Skip To Main Content

Logo Title

Troy Chamber of Commerce names Gabbie Braun Outstanding Educator of the Year
Updated

When she was younger, Gabbie Braun dreamed of creating beautiful smiles. 

While she’s gone on to do just that, at the time, she never would have realized how she would accomplish her goal. 

“I remember very vividly making a poster about a dentist. I had no interest in dentistry, really, but my family kind of grew up not in poverty, but always 'robbing Peter to pay Paul' is what my mom said. So my mom instilled in me and my two sisters that we had to be independent women that could provide for themselves and needed to have really good careers and needed to make really good money so that we would never be in a situation where we depended on any type of partner.

“So I was like, ‘Well, a dentist makes a lot of money. I was a very good student and got good grades.. And throughout high school, I was in all the AP classes. My freshman year, I was fourth in my class. And I was like, ‘Well, I'm getting really good grades. So I should be a doctor. I should be a lawyer.’ So I took Latin and all of those things.”

What Braun quickly came to realize, however, was that her true passion was art, and she should follow it. These days, she’s creating beautiful smiles not with toothbrushes or dental floss, but with paint brushes and modeling clay. And she’s not seeing those smiles when her patients sit in a dentist’s chair, but rather when her students walk into her art classroom at Troy Junior High School, ready to learn and immerse themselves in a world of creativity, imagination and possibilities. 

For all of her efforts as an art teacher at Troy Junior High School, the Troy Chamber of Commerce has named Braun as its Outstanding Educator of the Year for 2024. 

While appreciative of the award and thankful to Troy Junior High School Principal Jeff Greulich for nominating her for the honor, Braun said he goal as both an art teacher and the advisor for the Troy Junior High School student council (or STUCO, as it’s come to be known) remains the same as it has been since she started teaching. 

“I try to be very humble and I don't love awards and things like that, and I don't do it for that,” Braun said. “I spend hours and hours and hours and hours on art teacher and STUCO, and it's not because I'm trying to get an award. It's just because I want to really make the school the best place it can be for the students.”

It’s fitting that Braun is in a position to help students find their true calling, because when she was still a student, retired Troy High School art teacher Paula Benfer helped Braun find hers. 

Because Braun was taking a number of high-level courses at Troy High School in hopes of pursuing a career in the medical or legal fields, Braun didn’t have room on her schedule to take art classes. Benfer created an individualized art program for Braun.
__________________________________________________
*Prompt 1*
Reproduce the passage of the Gabbie Braun article starting with "For all of her" and going on through "she started teaching.".
*Prompt 2*
Answer these questions from the Gabbie Braun article.
(a) Who nominated Braun for the Outstanding Educator of the Year award?
(b) What language did Braun take in school while planning a medical or legal career?
(c) Who created an individualized art program for Braun at Troy High School?

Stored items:
__________________________________________________
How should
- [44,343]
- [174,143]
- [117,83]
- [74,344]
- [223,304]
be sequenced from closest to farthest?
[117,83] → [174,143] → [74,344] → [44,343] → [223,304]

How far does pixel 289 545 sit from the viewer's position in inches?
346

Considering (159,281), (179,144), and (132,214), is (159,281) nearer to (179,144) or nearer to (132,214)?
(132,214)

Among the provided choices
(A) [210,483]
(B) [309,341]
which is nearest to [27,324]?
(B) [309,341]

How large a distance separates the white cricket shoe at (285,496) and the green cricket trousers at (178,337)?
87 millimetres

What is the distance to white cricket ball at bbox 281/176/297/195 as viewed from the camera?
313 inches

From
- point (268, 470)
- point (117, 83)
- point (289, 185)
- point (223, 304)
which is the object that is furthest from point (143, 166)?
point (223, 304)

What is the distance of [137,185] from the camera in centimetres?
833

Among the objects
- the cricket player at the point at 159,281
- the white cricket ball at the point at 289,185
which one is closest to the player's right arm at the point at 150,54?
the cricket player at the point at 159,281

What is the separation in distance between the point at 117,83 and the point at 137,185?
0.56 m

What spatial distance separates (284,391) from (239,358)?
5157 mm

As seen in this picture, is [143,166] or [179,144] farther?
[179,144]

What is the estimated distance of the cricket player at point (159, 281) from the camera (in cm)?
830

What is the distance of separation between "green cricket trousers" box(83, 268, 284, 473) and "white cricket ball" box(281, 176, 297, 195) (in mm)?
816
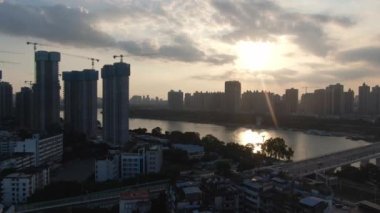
__________________________________________________
*Output 1*
For all of her efforts as an art teacher at Troy Junior High School, the Troy Chamber of Commerce has named Braun as its Outstanding Educator of the Year for 2024. 

While appreciative of the award and thankful to Troy Junior High School Principal Jeff Greulich for nominating her for the honor, Braun said he goal as both an art teacher and the advisor for the Troy Junior High School student council (or STUCO, as it’s come to be known) remains the same as it has been since she started teaching.

*Output 2*
(a) Jeff Greulich, the principal of Troy Junior High School, nominated her.
(b) She took Latin.
(c) Paula Benfer, a retired Troy High School art teacher, created it.